才川夫妻の恋愛事情
資料室で才川くんに迫られたあの時。
〝……本当にしちゃう? ここで〟
〝俺たち、そろそろ同期以上の関係になってもいいんじゃないかな〟
〝キスだけじゃなくてさ〟
そんな言葉で体を寄せられて、内腿を触られて、何事かとは思ったけれど冗談だとわかっていた。何を思って〝そろそろ同期以上に〟って言ったのかはわからない。でも〝ここでしちゃう?〟なんて本気なわけがない。さすがに才川くんがそういうものを会社で持ち歩いているとも思えなかった。

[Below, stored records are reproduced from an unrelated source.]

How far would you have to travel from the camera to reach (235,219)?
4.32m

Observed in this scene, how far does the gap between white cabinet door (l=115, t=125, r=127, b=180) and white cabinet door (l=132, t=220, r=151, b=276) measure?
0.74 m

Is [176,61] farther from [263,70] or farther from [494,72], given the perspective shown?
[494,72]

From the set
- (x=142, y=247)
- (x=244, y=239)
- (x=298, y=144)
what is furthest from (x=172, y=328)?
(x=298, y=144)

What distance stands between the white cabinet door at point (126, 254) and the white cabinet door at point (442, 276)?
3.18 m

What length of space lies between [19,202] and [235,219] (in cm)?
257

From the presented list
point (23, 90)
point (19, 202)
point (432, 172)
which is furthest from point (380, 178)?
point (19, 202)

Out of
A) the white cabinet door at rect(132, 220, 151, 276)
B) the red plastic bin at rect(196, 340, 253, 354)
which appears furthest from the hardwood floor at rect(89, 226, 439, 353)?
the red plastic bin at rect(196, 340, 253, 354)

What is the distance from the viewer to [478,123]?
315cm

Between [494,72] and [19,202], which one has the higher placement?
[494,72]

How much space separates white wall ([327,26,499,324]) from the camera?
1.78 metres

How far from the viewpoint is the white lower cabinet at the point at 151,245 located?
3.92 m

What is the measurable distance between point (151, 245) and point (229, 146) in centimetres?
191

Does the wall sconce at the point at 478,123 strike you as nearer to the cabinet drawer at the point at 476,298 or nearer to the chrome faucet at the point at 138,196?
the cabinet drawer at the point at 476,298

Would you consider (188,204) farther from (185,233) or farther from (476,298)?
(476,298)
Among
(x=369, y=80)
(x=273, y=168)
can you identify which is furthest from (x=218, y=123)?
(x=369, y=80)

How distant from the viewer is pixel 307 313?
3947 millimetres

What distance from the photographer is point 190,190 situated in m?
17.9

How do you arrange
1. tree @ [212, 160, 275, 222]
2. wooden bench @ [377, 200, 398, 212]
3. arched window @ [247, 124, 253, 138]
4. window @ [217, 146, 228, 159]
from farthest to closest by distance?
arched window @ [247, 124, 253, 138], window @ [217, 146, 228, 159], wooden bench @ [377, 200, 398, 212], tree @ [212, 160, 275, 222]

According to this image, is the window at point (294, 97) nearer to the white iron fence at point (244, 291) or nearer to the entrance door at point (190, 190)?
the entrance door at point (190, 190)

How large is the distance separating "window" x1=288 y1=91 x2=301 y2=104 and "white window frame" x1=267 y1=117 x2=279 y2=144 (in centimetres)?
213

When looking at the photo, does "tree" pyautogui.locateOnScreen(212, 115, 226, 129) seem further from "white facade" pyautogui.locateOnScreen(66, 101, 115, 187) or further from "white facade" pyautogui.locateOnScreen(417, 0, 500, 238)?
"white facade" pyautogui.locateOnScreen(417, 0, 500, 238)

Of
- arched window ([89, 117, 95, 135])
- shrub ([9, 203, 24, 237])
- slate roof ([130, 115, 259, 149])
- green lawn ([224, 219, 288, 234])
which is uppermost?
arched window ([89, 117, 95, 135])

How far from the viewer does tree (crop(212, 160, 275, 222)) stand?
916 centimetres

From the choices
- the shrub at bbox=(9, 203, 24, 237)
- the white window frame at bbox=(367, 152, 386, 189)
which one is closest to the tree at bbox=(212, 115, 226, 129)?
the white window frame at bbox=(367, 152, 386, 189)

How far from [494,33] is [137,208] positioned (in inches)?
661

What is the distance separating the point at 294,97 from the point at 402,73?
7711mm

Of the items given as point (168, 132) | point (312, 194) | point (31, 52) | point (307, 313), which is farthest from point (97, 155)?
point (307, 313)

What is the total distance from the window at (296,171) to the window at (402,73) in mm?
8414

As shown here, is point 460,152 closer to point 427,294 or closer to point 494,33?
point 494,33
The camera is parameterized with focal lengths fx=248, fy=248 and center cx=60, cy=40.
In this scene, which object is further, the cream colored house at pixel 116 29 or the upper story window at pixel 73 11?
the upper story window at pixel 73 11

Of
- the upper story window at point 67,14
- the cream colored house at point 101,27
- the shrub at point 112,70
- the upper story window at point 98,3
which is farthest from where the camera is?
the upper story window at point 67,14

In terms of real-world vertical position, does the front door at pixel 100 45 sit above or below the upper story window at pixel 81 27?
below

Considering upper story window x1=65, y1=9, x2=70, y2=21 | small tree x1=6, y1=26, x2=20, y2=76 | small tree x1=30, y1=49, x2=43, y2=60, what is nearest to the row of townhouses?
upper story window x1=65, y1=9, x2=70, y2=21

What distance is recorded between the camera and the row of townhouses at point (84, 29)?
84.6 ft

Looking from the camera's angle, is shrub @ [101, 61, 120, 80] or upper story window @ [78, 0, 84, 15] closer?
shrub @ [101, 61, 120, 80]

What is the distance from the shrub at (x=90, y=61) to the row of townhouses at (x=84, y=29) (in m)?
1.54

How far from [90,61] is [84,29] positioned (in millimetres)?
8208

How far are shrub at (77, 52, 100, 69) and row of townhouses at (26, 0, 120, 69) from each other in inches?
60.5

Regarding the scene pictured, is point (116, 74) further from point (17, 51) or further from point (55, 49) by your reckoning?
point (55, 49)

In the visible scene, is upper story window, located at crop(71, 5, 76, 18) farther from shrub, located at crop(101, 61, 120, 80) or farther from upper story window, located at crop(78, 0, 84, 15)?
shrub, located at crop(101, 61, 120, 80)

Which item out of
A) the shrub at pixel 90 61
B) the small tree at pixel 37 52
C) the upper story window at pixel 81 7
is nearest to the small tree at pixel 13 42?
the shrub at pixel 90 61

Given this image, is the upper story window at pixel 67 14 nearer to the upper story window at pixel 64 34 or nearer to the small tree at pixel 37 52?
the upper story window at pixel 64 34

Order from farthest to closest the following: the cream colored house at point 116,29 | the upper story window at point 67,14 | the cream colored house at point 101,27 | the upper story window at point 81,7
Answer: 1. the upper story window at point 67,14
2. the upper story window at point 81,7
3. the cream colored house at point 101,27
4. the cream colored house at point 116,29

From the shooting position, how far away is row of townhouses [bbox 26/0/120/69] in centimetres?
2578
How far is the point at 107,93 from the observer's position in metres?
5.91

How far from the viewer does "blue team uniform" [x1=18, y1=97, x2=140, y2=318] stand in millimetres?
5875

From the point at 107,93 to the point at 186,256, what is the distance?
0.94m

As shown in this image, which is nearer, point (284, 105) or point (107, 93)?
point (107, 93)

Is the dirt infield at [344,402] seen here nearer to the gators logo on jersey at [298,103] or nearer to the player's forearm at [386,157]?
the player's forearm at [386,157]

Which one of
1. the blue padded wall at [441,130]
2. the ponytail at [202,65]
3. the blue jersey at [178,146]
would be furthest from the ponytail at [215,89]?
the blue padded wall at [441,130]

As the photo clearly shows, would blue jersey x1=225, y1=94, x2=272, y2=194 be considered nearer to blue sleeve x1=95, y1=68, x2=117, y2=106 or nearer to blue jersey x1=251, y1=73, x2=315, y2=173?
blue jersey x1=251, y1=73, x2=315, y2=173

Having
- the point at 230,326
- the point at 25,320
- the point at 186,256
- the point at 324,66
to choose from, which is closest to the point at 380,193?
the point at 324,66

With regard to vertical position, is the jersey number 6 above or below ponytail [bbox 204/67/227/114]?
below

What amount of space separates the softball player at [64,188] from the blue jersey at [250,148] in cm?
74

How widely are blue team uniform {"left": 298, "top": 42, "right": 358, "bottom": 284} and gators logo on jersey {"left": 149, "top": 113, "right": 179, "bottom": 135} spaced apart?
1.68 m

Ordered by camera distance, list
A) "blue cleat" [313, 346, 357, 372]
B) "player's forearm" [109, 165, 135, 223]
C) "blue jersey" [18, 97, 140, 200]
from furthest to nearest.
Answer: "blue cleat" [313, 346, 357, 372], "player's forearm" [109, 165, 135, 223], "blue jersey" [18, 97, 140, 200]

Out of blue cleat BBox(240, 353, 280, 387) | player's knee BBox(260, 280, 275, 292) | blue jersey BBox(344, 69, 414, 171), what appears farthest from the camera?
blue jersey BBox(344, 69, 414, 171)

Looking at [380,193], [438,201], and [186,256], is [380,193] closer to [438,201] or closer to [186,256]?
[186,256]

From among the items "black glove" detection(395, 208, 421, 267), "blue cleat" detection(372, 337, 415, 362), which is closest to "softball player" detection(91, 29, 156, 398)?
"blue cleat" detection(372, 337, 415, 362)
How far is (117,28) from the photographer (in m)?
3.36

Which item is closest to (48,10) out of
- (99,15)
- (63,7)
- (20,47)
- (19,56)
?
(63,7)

だから私は、書棚の狭い隙間の中で後ろを振り返ったのだ。彼のほうを。また体が密着する。今度は正面で向かい合って。くっつくと身長差で、私はほぼ真上を向くことになった。彼の胸に手を置いて至近距離で目が合う。
「……同期以上にしてくれるんですか?」
彼の目は少し驚いていた。
才川くんはきっと、会社で私がこんなことに応じるはずがないって思ってる。
お酒の席でのキスは百歩譲って許せる。でもこんな仕事が差し迫った状況で、会社でそんなことするなんてありえない。前に社内で流れた他の人の噂に憤慨した私を見た才川くんは、そういう私の気持ちを知っているはずだった。
私は少し背伸びをして彼にキスをする。
高い位置にある首に両腕を絡めると、才川くんの手は少し迷ってから私の腰を抱いた。ずっと上を向いていると首が痛い。薄い唇の隙間を舌でつつく。彼はまた少し迷ってから口を開いて、私が肉厚な舌を吸うとガタッと肩を書棚にぶつけた。